As the pandemic proved to have a mild progress, on 10 June the infection prevention policy for the influenza A(H1N1) virus was changed to a policy similar to that for a normal seasonal influenza: masks and gloves only. After 22 July 2009, GPs were responsible for assessing and managing individual cases; clusters of cases were still managed by frontline public health workers. From 15 August, the notification procedure of the influenza A(H1N1) virus infected patients was adjusted. Only hospitalised and deceased patients due to the influenza A(H1N1) virus were mandatorily notified to the public health service [12]. By then, antiviral drugs were given to patients belonging to high-risk groups only.
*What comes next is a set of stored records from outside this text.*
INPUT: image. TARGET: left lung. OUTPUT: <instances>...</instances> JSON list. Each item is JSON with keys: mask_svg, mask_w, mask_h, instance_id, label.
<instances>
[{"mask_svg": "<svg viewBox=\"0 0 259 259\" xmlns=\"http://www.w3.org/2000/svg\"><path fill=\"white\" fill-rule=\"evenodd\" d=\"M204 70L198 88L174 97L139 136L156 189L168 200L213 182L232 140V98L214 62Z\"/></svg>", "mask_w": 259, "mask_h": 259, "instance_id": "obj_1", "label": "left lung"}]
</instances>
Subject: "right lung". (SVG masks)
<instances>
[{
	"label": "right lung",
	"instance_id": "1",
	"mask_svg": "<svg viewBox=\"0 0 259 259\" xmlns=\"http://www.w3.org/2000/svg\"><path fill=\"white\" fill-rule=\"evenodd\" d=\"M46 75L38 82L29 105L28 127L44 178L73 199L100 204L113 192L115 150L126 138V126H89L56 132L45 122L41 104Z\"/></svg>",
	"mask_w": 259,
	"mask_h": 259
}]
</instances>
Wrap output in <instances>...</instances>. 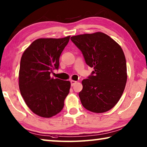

On 23 October 2009, the incidence of patients with influenza-like illnesses was reported above baseline level, which resulted in the status of an ‘epidemic’ of the new influenza A(H1N1) virus. In November 2009, a vaccination programme started for risk groups [13]. GPs had to administrate two vaccine doses for the influenza A(H1N1) virus besides the seasonal influenza vaccination.

Materials and Methods

Study population

A sample of 850 GPs (9.5% of the Dutch GP population) and one of their practice assistants were invited to participate in the study. The sample was randomly drawn from the Dutch GP registration and was representative of the Dutch GP population with respect to age, sex, type of practice (single-handed, duo, group or health care centre), and urbanisation level of the practice location [14]. According to the Dutch legislation, retrospective surveys do not require ethical approval. Information was anonymised and de-identified prior to analysis.

Questionnaire

Structured questionnaires for GPs and practice assistants were developed based on a literature study on experiences of health care workers during the influenza A(H1N1) pandemic, and on the results of four in-depth interviews with GPs who had worked during the influenza pandemic in the Netherlands. The questionnaire was tested in a pilot study to assess its feasibility and completeness involving GPs and researchers. Based on results of the pilot study, final questionnaires were adapted and sent to general practices in April 2010. Participants had the choice to fill in an anonymous written or online questionnaire. The questionnaires addressed various time spans during the influenza A(H1N1) pandemic, which were presented in chronological order. Participants were asked to rate their acceptance using a 4-point (strongly agree, agree, disagree, strongly disagree) or 5-point Likert scale (for collaboration questions only: excellent, good, neutral, poor, very poor).

General practitioners

The questionnaire addressed the period from April until December 2009. Several domains were covered: information provided by health care authorities (April-December), collaboration with various organisations (April-December), policy on protective measures (April-22 June), mandatory notification (April-15 August), antiviral drugs provision by the regional public health service (April-22 July), changes in policy on infection prevention and patients’ assessment and management (June-July), notification changes (15 August-December), policy on antiviral drugs for high-risk patients only (15 August-December), and vaccination programme (November).

Practice assistants

The practice assistants’ questionnaire addressed the periods April-August and October-December 2009. Domains covered were information provision and workload.

Data analysis

Data were analysed using STATA 12.1. Descriptive statistics were generated. The 4-point Likert scale was recoded into (strongly) agree and (strongly) disagree and the 5-point Likert scale was recoded into excellent/good, neutral and (very) poor, due to a low number of cases in the extreme categories. Non-responder analyses were performed for GPs’ gender, age, function, practice type and the degree of urbanisation of the practice location.

Results

Of the 850 GPs contacted, 372 completed the questionnaire and 17 GPs were non-eligible since they had not worked as GPs in 2009, resulting in a net response rate of 45%. Completed questionnaires were received from 502 practice assistants, and 15 practice assistants had not worked as assistants in 2009, resulting in a net response rate of 60%. Characteristics of participants are listed in Table 1. Non-responder analyses for GPs showed no significant differences in gender, age, practice type or urbanisation level. However, non-responders were more often employed by another GP rather than being a free entrepreneur (p<0.037). The included GPs were representative of the Dutch GP population with respect to age, sex, type of practice and urbanisation level of the practice location, but not with regard to the function.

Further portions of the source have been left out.